GPUTUM FEM Solver is a C++/CUDA library written to solve an FEM linear system. It is designed to solve the FEM system quickly by using GPU hardware.
The code was written by Zhisong Fu and T. James Lewis. The theory behind this code is published in the paper: "Architecting the Finite Element Method Pipeline for the GPU"
AUTHORS Zhisong Fu(a,b), T. James Lewis(a,b), Robert M. Kirby(a,b), Ross T. Whitaker(a,b)
a-School of Computing, University of Utah, Salt Lake City, UT, USA
b-Scientific Computing and Imaging Institute, University of Utah, Salt Lake City, USA
ABSTRACT The finite element method (FEM) is a widely employed numerical technique for approximating the solution of partial differential equations (PDEs) in var- ious science and engineering applications. Many of these applications benefit from fast execution of the FEM pipeline. One way to accelerate the FEM pipeline is by exploiting advances in modern computational hardware, such as the many-core streaming processors like the graphical processing unit (GPU). In this paper, we present the algorithms and data-structures necessary to move the entire FEM pipeline to the GPU. First we propose an efficient GPU-based algorithm to generate local element information and to assemble the global lin- ear system associated with the FEM discretization of an elliptic PDE. To solve the corresponding linear system efficiently on the GPU, we implement a conju- gate gradient method preconditioned with a geometry-informed algebraic multi- grid (AMG) method preconditioner. We propose a new fine-grained parallelism strategy, a corresponding multigrid cycling stage and efficient data mapping to the many-core architecture of GPU. Comparison of our on-GPU assembly versus a traditional serial implementation on the CPU achieves up to an 87× speedup. Focusing on the linear system solver alone, we achieve a speedup of up to 51× versus use of a comparable state-of-the-art serial CPU linear system solver. Furthermore, the method compares favorably with other GPU-based, sparse, linear solvers.
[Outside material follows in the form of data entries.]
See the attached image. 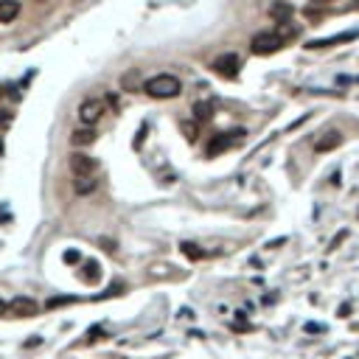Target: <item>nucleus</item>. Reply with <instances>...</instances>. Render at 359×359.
<instances>
[{"mask_svg": "<svg viewBox=\"0 0 359 359\" xmlns=\"http://www.w3.org/2000/svg\"><path fill=\"white\" fill-rule=\"evenodd\" d=\"M143 90L152 96V99H177L183 93V82L174 76V73H157V76L146 79Z\"/></svg>", "mask_w": 359, "mask_h": 359, "instance_id": "nucleus-1", "label": "nucleus"}, {"mask_svg": "<svg viewBox=\"0 0 359 359\" xmlns=\"http://www.w3.org/2000/svg\"><path fill=\"white\" fill-rule=\"evenodd\" d=\"M104 113H107V107L101 99H85L79 104V121H82L85 127H96Z\"/></svg>", "mask_w": 359, "mask_h": 359, "instance_id": "nucleus-2", "label": "nucleus"}, {"mask_svg": "<svg viewBox=\"0 0 359 359\" xmlns=\"http://www.w3.org/2000/svg\"><path fill=\"white\" fill-rule=\"evenodd\" d=\"M250 48H253V54H258V57H267V54H275V51H281L283 43L278 40V37H275V31H261V34L253 37Z\"/></svg>", "mask_w": 359, "mask_h": 359, "instance_id": "nucleus-3", "label": "nucleus"}, {"mask_svg": "<svg viewBox=\"0 0 359 359\" xmlns=\"http://www.w3.org/2000/svg\"><path fill=\"white\" fill-rule=\"evenodd\" d=\"M96 169H99L96 157L85 155V152H73V155H71V171L76 177H93V174H96Z\"/></svg>", "mask_w": 359, "mask_h": 359, "instance_id": "nucleus-4", "label": "nucleus"}, {"mask_svg": "<svg viewBox=\"0 0 359 359\" xmlns=\"http://www.w3.org/2000/svg\"><path fill=\"white\" fill-rule=\"evenodd\" d=\"M213 73L216 76H225V79H236L239 76V68H241V62H239V57L236 54H225V57H219V59H213Z\"/></svg>", "mask_w": 359, "mask_h": 359, "instance_id": "nucleus-5", "label": "nucleus"}, {"mask_svg": "<svg viewBox=\"0 0 359 359\" xmlns=\"http://www.w3.org/2000/svg\"><path fill=\"white\" fill-rule=\"evenodd\" d=\"M9 309H12V314H17V317H34L37 311H40V303H37L34 297L17 295V297H12Z\"/></svg>", "mask_w": 359, "mask_h": 359, "instance_id": "nucleus-6", "label": "nucleus"}, {"mask_svg": "<svg viewBox=\"0 0 359 359\" xmlns=\"http://www.w3.org/2000/svg\"><path fill=\"white\" fill-rule=\"evenodd\" d=\"M337 146H342V132H337V129H328V132H323V135L314 141V152H317V155L334 152Z\"/></svg>", "mask_w": 359, "mask_h": 359, "instance_id": "nucleus-7", "label": "nucleus"}, {"mask_svg": "<svg viewBox=\"0 0 359 359\" xmlns=\"http://www.w3.org/2000/svg\"><path fill=\"white\" fill-rule=\"evenodd\" d=\"M292 15H295V9H292V3H286V0L269 3V17H272L275 23H292Z\"/></svg>", "mask_w": 359, "mask_h": 359, "instance_id": "nucleus-8", "label": "nucleus"}, {"mask_svg": "<svg viewBox=\"0 0 359 359\" xmlns=\"http://www.w3.org/2000/svg\"><path fill=\"white\" fill-rule=\"evenodd\" d=\"M20 0H0V23H15L20 17Z\"/></svg>", "mask_w": 359, "mask_h": 359, "instance_id": "nucleus-9", "label": "nucleus"}, {"mask_svg": "<svg viewBox=\"0 0 359 359\" xmlns=\"http://www.w3.org/2000/svg\"><path fill=\"white\" fill-rule=\"evenodd\" d=\"M356 31H345V34L339 37H325V40H311L309 48H331V45H339V43H351V40H356Z\"/></svg>", "mask_w": 359, "mask_h": 359, "instance_id": "nucleus-10", "label": "nucleus"}, {"mask_svg": "<svg viewBox=\"0 0 359 359\" xmlns=\"http://www.w3.org/2000/svg\"><path fill=\"white\" fill-rule=\"evenodd\" d=\"M93 141H96V129H93V127L73 129V135H71V143H73V146H90Z\"/></svg>", "mask_w": 359, "mask_h": 359, "instance_id": "nucleus-11", "label": "nucleus"}, {"mask_svg": "<svg viewBox=\"0 0 359 359\" xmlns=\"http://www.w3.org/2000/svg\"><path fill=\"white\" fill-rule=\"evenodd\" d=\"M230 146H233V141H230V138H225V132H222V135H213L211 143H208V157H216L219 152H227Z\"/></svg>", "mask_w": 359, "mask_h": 359, "instance_id": "nucleus-12", "label": "nucleus"}, {"mask_svg": "<svg viewBox=\"0 0 359 359\" xmlns=\"http://www.w3.org/2000/svg\"><path fill=\"white\" fill-rule=\"evenodd\" d=\"M213 118V101H197L194 104V121L197 124H208Z\"/></svg>", "mask_w": 359, "mask_h": 359, "instance_id": "nucleus-13", "label": "nucleus"}, {"mask_svg": "<svg viewBox=\"0 0 359 359\" xmlns=\"http://www.w3.org/2000/svg\"><path fill=\"white\" fill-rule=\"evenodd\" d=\"M275 37L286 45L289 40H295V37H297V29L292 26V23H278V26H275Z\"/></svg>", "mask_w": 359, "mask_h": 359, "instance_id": "nucleus-14", "label": "nucleus"}, {"mask_svg": "<svg viewBox=\"0 0 359 359\" xmlns=\"http://www.w3.org/2000/svg\"><path fill=\"white\" fill-rule=\"evenodd\" d=\"M76 194L79 197H87V194H93L96 191V177H76Z\"/></svg>", "mask_w": 359, "mask_h": 359, "instance_id": "nucleus-15", "label": "nucleus"}, {"mask_svg": "<svg viewBox=\"0 0 359 359\" xmlns=\"http://www.w3.org/2000/svg\"><path fill=\"white\" fill-rule=\"evenodd\" d=\"M180 253H183L188 261H199L205 255V250H202V247H197L194 241H183V244H180Z\"/></svg>", "mask_w": 359, "mask_h": 359, "instance_id": "nucleus-16", "label": "nucleus"}, {"mask_svg": "<svg viewBox=\"0 0 359 359\" xmlns=\"http://www.w3.org/2000/svg\"><path fill=\"white\" fill-rule=\"evenodd\" d=\"M82 278H85L87 283H96L101 278V269H99V261H87L85 264V272H82Z\"/></svg>", "mask_w": 359, "mask_h": 359, "instance_id": "nucleus-17", "label": "nucleus"}, {"mask_svg": "<svg viewBox=\"0 0 359 359\" xmlns=\"http://www.w3.org/2000/svg\"><path fill=\"white\" fill-rule=\"evenodd\" d=\"M180 129H183V135H185V141H197V135H199V124L197 121H183V124H180Z\"/></svg>", "mask_w": 359, "mask_h": 359, "instance_id": "nucleus-18", "label": "nucleus"}, {"mask_svg": "<svg viewBox=\"0 0 359 359\" xmlns=\"http://www.w3.org/2000/svg\"><path fill=\"white\" fill-rule=\"evenodd\" d=\"M71 300H73V297H51L45 306H48V309H57V306H65V303H71Z\"/></svg>", "mask_w": 359, "mask_h": 359, "instance_id": "nucleus-19", "label": "nucleus"}, {"mask_svg": "<svg viewBox=\"0 0 359 359\" xmlns=\"http://www.w3.org/2000/svg\"><path fill=\"white\" fill-rule=\"evenodd\" d=\"M79 261H82V255H79L76 250H68V253H65V264H79Z\"/></svg>", "mask_w": 359, "mask_h": 359, "instance_id": "nucleus-20", "label": "nucleus"}, {"mask_svg": "<svg viewBox=\"0 0 359 359\" xmlns=\"http://www.w3.org/2000/svg\"><path fill=\"white\" fill-rule=\"evenodd\" d=\"M121 85H124V87H132V85H138V73H127V76L121 79Z\"/></svg>", "mask_w": 359, "mask_h": 359, "instance_id": "nucleus-21", "label": "nucleus"}, {"mask_svg": "<svg viewBox=\"0 0 359 359\" xmlns=\"http://www.w3.org/2000/svg\"><path fill=\"white\" fill-rule=\"evenodd\" d=\"M306 331H309V334H323L325 325H320V323H306Z\"/></svg>", "mask_w": 359, "mask_h": 359, "instance_id": "nucleus-22", "label": "nucleus"}, {"mask_svg": "<svg viewBox=\"0 0 359 359\" xmlns=\"http://www.w3.org/2000/svg\"><path fill=\"white\" fill-rule=\"evenodd\" d=\"M12 124V113H6V110H0V129L9 127Z\"/></svg>", "mask_w": 359, "mask_h": 359, "instance_id": "nucleus-23", "label": "nucleus"}, {"mask_svg": "<svg viewBox=\"0 0 359 359\" xmlns=\"http://www.w3.org/2000/svg\"><path fill=\"white\" fill-rule=\"evenodd\" d=\"M99 334H104V331H101V328H90V331H87V342H96Z\"/></svg>", "mask_w": 359, "mask_h": 359, "instance_id": "nucleus-24", "label": "nucleus"}, {"mask_svg": "<svg viewBox=\"0 0 359 359\" xmlns=\"http://www.w3.org/2000/svg\"><path fill=\"white\" fill-rule=\"evenodd\" d=\"M345 236H348V233H339L337 239L331 241V250H337V247H339V244H342V239H345Z\"/></svg>", "mask_w": 359, "mask_h": 359, "instance_id": "nucleus-25", "label": "nucleus"}, {"mask_svg": "<svg viewBox=\"0 0 359 359\" xmlns=\"http://www.w3.org/2000/svg\"><path fill=\"white\" fill-rule=\"evenodd\" d=\"M306 17H309V20H320L323 15H320V12H314V9H306Z\"/></svg>", "mask_w": 359, "mask_h": 359, "instance_id": "nucleus-26", "label": "nucleus"}, {"mask_svg": "<svg viewBox=\"0 0 359 359\" xmlns=\"http://www.w3.org/2000/svg\"><path fill=\"white\" fill-rule=\"evenodd\" d=\"M6 311H9V303H6V300H3V297H0V317L6 314Z\"/></svg>", "mask_w": 359, "mask_h": 359, "instance_id": "nucleus-27", "label": "nucleus"}, {"mask_svg": "<svg viewBox=\"0 0 359 359\" xmlns=\"http://www.w3.org/2000/svg\"><path fill=\"white\" fill-rule=\"evenodd\" d=\"M348 314H351V306H348V303H345L342 309H339V317H348Z\"/></svg>", "mask_w": 359, "mask_h": 359, "instance_id": "nucleus-28", "label": "nucleus"}, {"mask_svg": "<svg viewBox=\"0 0 359 359\" xmlns=\"http://www.w3.org/2000/svg\"><path fill=\"white\" fill-rule=\"evenodd\" d=\"M317 3H331V0H317Z\"/></svg>", "mask_w": 359, "mask_h": 359, "instance_id": "nucleus-29", "label": "nucleus"}, {"mask_svg": "<svg viewBox=\"0 0 359 359\" xmlns=\"http://www.w3.org/2000/svg\"><path fill=\"white\" fill-rule=\"evenodd\" d=\"M0 155H3V143H0Z\"/></svg>", "mask_w": 359, "mask_h": 359, "instance_id": "nucleus-30", "label": "nucleus"}, {"mask_svg": "<svg viewBox=\"0 0 359 359\" xmlns=\"http://www.w3.org/2000/svg\"><path fill=\"white\" fill-rule=\"evenodd\" d=\"M37 3H45V0H37Z\"/></svg>", "mask_w": 359, "mask_h": 359, "instance_id": "nucleus-31", "label": "nucleus"}]
</instances>
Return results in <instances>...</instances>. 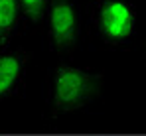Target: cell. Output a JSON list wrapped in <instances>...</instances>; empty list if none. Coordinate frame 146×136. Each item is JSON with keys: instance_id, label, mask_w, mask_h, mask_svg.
Instances as JSON below:
<instances>
[{"instance_id": "cell-5", "label": "cell", "mask_w": 146, "mask_h": 136, "mask_svg": "<svg viewBox=\"0 0 146 136\" xmlns=\"http://www.w3.org/2000/svg\"><path fill=\"white\" fill-rule=\"evenodd\" d=\"M20 22V0H0V49H6V45L12 42Z\"/></svg>"}, {"instance_id": "cell-1", "label": "cell", "mask_w": 146, "mask_h": 136, "mask_svg": "<svg viewBox=\"0 0 146 136\" xmlns=\"http://www.w3.org/2000/svg\"><path fill=\"white\" fill-rule=\"evenodd\" d=\"M103 89V75L75 65H57L51 75V114H67L83 109Z\"/></svg>"}, {"instance_id": "cell-4", "label": "cell", "mask_w": 146, "mask_h": 136, "mask_svg": "<svg viewBox=\"0 0 146 136\" xmlns=\"http://www.w3.org/2000/svg\"><path fill=\"white\" fill-rule=\"evenodd\" d=\"M28 61H30V53L24 49H2L0 51V101L20 91L24 83Z\"/></svg>"}, {"instance_id": "cell-6", "label": "cell", "mask_w": 146, "mask_h": 136, "mask_svg": "<svg viewBox=\"0 0 146 136\" xmlns=\"http://www.w3.org/2000/svg\"><path fill=\"white\" fill-rule=\"evenodd\" d=\"M49 0H20V12H22V22L36 28L46 20Z\"/></svg>"}, {"instance_id": "cell-7", "label": "cell", "mask_w": 146, "mask_h": 136, "mask_svg": "<svg viewBox=\"0 0 146 136\" xmlns=\"http://www.w3.org/2000/svg\"><path fill=\"white\" fill-rule=\"evenodd\" d=\"M144 57H146V44H144Z\"/></svg>"}, {"instance_id": "cell-3", "label": "cell", "mask_w": 146, "mask_h": 136, "mask_svg": "<svg viewBox=\"0 0 146 136\" xmlns=\"http://www.w3.org/2000/svg\"><path fill=\"white\" fill-rule=\"evenodd\" d=\"M46 24H48L49 45L53 51L71 53L77 47L81 34V20L73 0H49Z\"/></svg>"}, {"instance_id": "cell-2", "label": "cell", "mask_w": 146, "mask_h": 136, "mask_svg": "<svg viewBox=\"0 0 146 136\" xmlns=\"http://www.w3.org/2000/svg\"><path fill=\"white\" fill-rule=\"evenodd\" d=\"M93 22L105 44L121 45L134 34L136 10L128 0H95Z\"/></svg>"}]
</instances>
- Git, CMake (3.0+ recommended), and the standard system build environment tools.
- You will need a CUDA Compatible Graphics card. See here You will also need to be sure your card has CUDA compute capability of at least 2.0.
- SCI-Solver_FEM is compatible with the latest CUDA toolkit (7.0). Download here.
- This project has been tested on OpenSuse 12.3 (Dartmouth) on NVidia GeForce GTX 570 HD, Ubuntu 14.04 on NVidia GeForce GTX 560 Ti, Windows 7 on NVidia GeForce GTX 775M, and OSX 10.10 on NVidia GeForce GTX 775M.
- If you have a CUDA compatible card with the above operating systems, and are experiencing issues, please contact the repository owners.
- Windows: You will need Microsoft Visual Studio 2013 build tools. This document describes the "NMake" process.
- OSX: Please be sure to follow setup for CUDA here. There are several compatability requirements for different MAC machines, including using a different version of CUDA (ie. 5.5).
Note: For all platforms, you may need to specify your CUDA toolkit location (especially if you have multiple CUDA versions installed):
cmake -DCUDA_TOOLKIT_ROOT_DIR="~/NVIDIA/CUDA-7.0" ../src
(Assuming this is the location).
Note: If you have compile errors such as undefined reference: atomicAdd
, it is likely you need to set your compute capability manually. CMake outputs whether compute capability was determined automatically, or if you need to set it manually. The default (and known working) minimum compute capability is 2.0.
cmake -DCUDA_COMPUTE_CAPABILITY=20 ../src
make
You will need to enable examples in your build to compile and run them
cmake -DBUILD_EXAMPLES=ON ../src
make
You will find the example binaries built in the build/examples
directory.
Run the examples in the build directory:
examples/Example1
examples/Example2
...
Follow the example source code in src/examples
to learn how to use the library.
A basic usage of the library links to the libFEM_CORE
library during build and
includes the headers needed, which are usually no more than:
#include "setup_solver.h"
#include "cuda_resources.h"
Then a program would setup the FEM parameters using the
AMG_Config
object and call setup_solver()
to generate
the answer matrices.
You will need to make sure your CMake/Makfile/Build setup knows where to point for the library and header files. See the examples and their CMakeLists.txt.
The repo comes with a set of regression tests to see if recent changes break expected results. To build the tests, you will need to set BUILD_TESTING
to "ON" in either ccmake
or when calling CMake:
cmake -DBUILD_TESTING=ON ../src
cmake -DBUILD_TESTING=ON -Dgtest_forced_shared_crt=ON ../src
Be sure to include all other necessary CMake definitions as annotated above.